Friday’s Russell reconstitution made for a lot of headlines. Stocks rallied big, maybe due in part to the massive reshuffling of stocks. Among the most significant changes were those made in the Russell 1000 Value index. The primary ETF tracking that part of the style box is the iShares Russell 1000 Value ETF (NYSEARCA:IWD). According to iShares, the ETF seeks to track the investment results of an index composed of large- and mid-capitalization U.S. equities that exhibit value characteristics.
Large-cap value has drastically underperformed large-cap growth over the past five years, according to Morningstar. Of course, that doesn’t make it a relative buy on its own.
Large-Cap Value’s Major Underperformance Vs. Large-Cap Growth
Large-cap value is about on par with its historical P/E ratio, but large-cap growth has a relatively high P/E ratio, according to J.P. Morgan Asset Management. So neither is a screaming buy here based on that metric.
Large-Cap Value Priced In Line With Its Long-Term Average
The iShares play on blue-chip domestic stocks has about nine times the AUM of the Vanguard Russell 1000 Value ETF (VONV).
IWD: Major Large-Cap Value Fund
Going forward, according to the Wall Street Journal, Meta (META), Netflix (NFLX), PayPal (PYPL), and Zoom (ZM) are just some of the high-profile and once-high-flying stocks to be added to the IWD portfolio. This might cause some hand wringing among true value investors as they might scoff, saying these kinds of companies do not exhibit classic value characteristics. But consider that Meta’s free cash flow yield is above 8% right now according to Koyfin Charts.
Meta, Netflix, PayPal, Zoom Stock Drawdowns
Another take is that this could be a contrarian indicator. Perhaps sentiment has turned too bearish on many once-growthy companies. Importantly, though, the large market caps of, say, Meta and PayPal, will pose a significant weight in IWD. Meta should rank in the top five biggest holdings based on current market caps.

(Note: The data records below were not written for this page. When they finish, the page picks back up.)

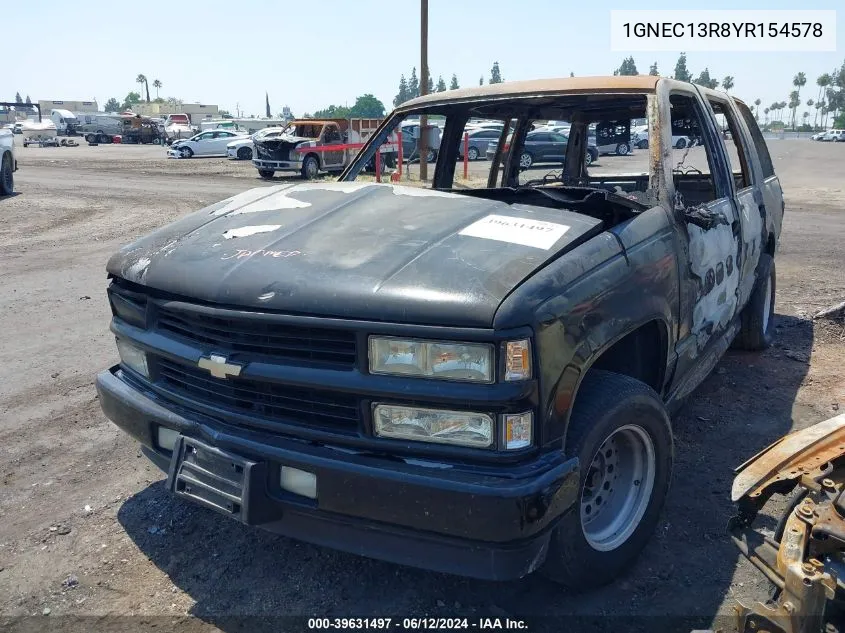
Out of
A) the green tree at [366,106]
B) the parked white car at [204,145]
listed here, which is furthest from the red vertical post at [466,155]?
the green tree at [366,106]

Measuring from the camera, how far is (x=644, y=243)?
2797mm

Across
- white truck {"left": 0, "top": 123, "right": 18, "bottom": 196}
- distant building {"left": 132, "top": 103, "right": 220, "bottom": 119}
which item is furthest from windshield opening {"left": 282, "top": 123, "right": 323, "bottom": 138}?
distant building {"left": 132, "top": 103, "right": 220, "bottom": 119}

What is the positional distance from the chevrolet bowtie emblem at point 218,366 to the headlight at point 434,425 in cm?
52

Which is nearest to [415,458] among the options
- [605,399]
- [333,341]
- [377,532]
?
[377,532]

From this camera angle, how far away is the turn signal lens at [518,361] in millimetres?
2125

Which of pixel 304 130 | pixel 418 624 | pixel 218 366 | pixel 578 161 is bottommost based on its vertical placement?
pixel 418 624

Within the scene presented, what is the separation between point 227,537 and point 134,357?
875 mm

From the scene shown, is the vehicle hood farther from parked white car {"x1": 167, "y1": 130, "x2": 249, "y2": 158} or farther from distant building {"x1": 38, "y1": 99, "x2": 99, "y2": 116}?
distant building {"x1": 38, "y1": 99, "x2": 99, "y2": 116}

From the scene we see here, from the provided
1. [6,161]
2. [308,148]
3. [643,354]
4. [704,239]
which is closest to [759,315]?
[704,239]

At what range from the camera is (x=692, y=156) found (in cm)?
410

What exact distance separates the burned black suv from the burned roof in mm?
87

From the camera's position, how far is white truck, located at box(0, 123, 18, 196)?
48.3ft

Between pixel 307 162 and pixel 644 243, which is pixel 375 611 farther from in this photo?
pixel 307 162

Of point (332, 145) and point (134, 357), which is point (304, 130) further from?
point (134, 357)
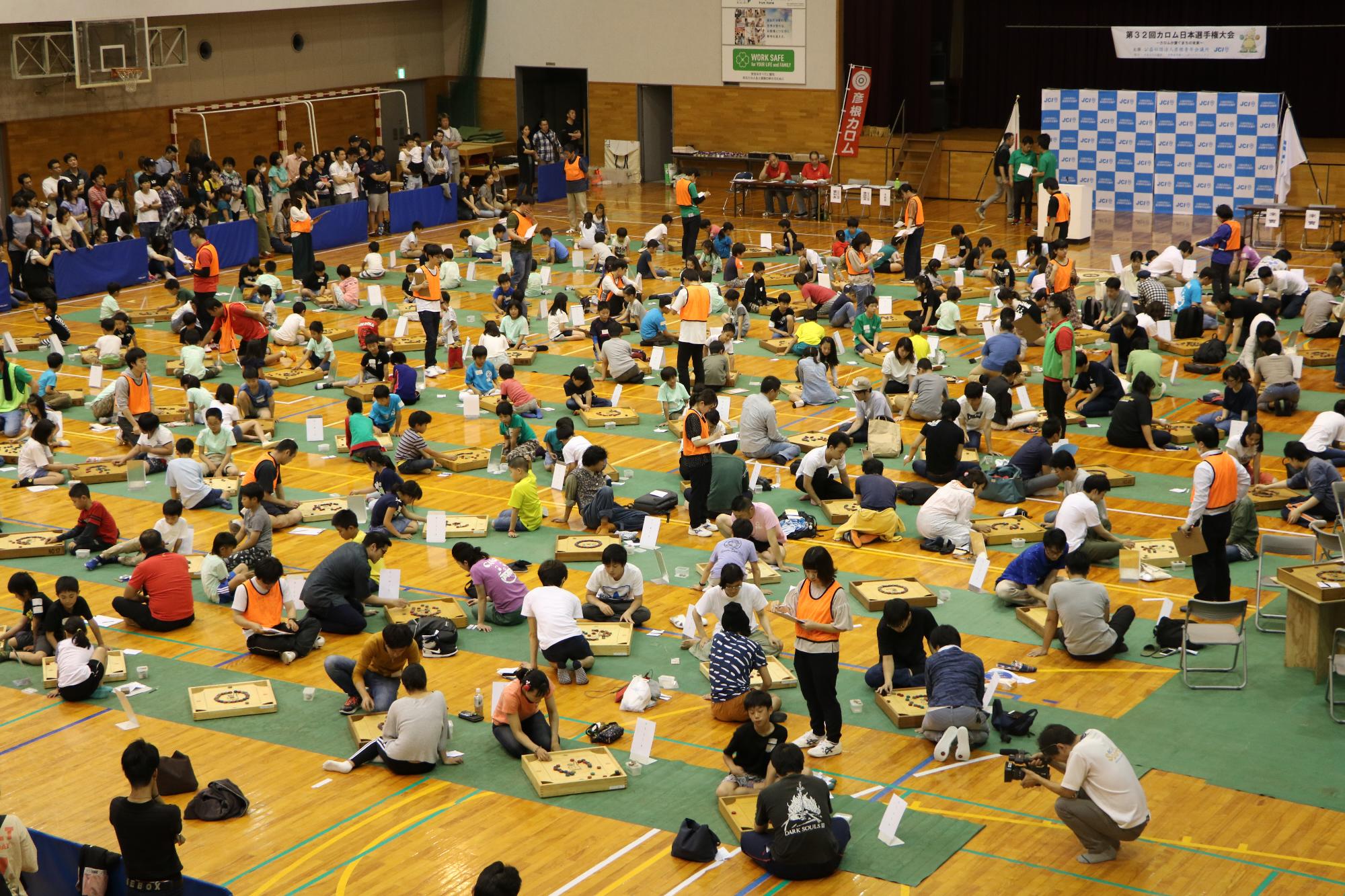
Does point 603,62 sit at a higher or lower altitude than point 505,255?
higher

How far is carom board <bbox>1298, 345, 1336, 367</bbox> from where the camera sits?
2331 centimetres

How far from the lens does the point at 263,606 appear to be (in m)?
14.2

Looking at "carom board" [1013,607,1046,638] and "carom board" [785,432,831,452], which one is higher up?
"carom board" [785,432,831,452]

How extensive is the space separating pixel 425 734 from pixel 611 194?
32.6 metres

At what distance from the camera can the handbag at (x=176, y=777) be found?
37.9 feet

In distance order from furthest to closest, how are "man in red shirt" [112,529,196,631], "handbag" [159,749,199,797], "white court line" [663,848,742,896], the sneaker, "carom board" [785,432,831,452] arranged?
"carom board" [785,432,831,452], "man in red shirt" [112,529,196,631], the sneaker, "handbag" [159,749,199,797], "white court line" [663,848,742,896]

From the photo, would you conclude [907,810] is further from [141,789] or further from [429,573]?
[429,573]

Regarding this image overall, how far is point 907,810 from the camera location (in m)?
11.1

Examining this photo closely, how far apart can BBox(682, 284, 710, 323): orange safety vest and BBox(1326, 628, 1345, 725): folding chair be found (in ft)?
34.8

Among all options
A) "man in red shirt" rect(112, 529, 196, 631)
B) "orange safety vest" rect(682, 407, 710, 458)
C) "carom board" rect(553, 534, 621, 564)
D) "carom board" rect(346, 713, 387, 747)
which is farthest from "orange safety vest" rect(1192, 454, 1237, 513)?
"man in red shirt" rect(112, 529, 196, 631)

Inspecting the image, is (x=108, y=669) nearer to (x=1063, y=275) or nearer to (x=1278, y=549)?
(x=1278, y=549)

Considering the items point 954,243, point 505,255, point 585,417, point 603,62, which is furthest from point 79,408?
point 603,62

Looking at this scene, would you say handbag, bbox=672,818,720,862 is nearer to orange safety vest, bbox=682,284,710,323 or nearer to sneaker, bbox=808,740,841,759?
sneaker, bbox=808,740,841,759

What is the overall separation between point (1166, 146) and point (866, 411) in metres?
19.9
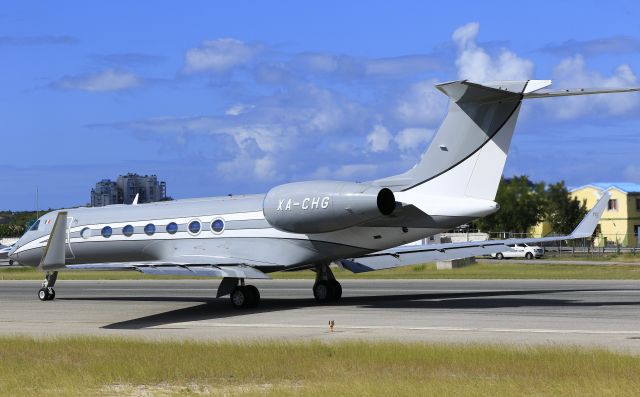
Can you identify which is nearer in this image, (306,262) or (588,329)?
(588,329)

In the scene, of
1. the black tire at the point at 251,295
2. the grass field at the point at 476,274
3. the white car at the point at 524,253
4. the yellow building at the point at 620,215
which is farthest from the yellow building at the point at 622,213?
the black tire at the point at 251,295

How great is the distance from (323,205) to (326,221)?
46 cm

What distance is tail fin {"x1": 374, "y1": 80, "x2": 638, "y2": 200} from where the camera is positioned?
2305 centimetres

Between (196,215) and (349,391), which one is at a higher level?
(196,215)

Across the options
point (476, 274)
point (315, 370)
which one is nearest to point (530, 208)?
point (476, 274)

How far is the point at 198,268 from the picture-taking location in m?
24.9

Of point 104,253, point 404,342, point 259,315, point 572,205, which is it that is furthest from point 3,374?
point 572,205

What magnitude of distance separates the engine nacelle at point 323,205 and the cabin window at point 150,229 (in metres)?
4.49

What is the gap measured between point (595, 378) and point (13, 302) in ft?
75.7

IWD Portfolio Prior To The Russell Value Index Reconstitution
S&P 500 Market Caps: Meta About The Same Value As JNJ, UNH
Four Horsemen P/E Ratios Have Cratered. Meta Trades At A Discount To The S&P 500’s P/E
Remarkably, Meta is now underperforming the Nasdaq 100 ETF (QQQ) over the last decade. Recall that its shares went public in May 2012. The stock had revenue of around $5 billion back then, but now sports annual sales that top $110 billion, according to company data.
META Has Given Back All Of Its Outperformance Vs QQQ
The Technical Take: IWD
I think these are contrarian buy signals for the four aforementioned stocks. That means IWD might continue to work, but the charts suggest caution is warranted. The weekly chart of IWD shows that there’s a tremendous amount of bearish overhead supply in the $153 to $170 range.
IWD: Bearish Overhead Supply $153-$170
The Bottom Line
When it comes to the new-school large-cap value, I would rather own the new kids on the block: Meta, Netflix, PayPal, and Zoom rather than IWD right now. Weighing all the pieces of evidence and risks, a bullish contrarian buy on those four horsemen looks better to me than the bearish overhead-supply-laden IWD chart.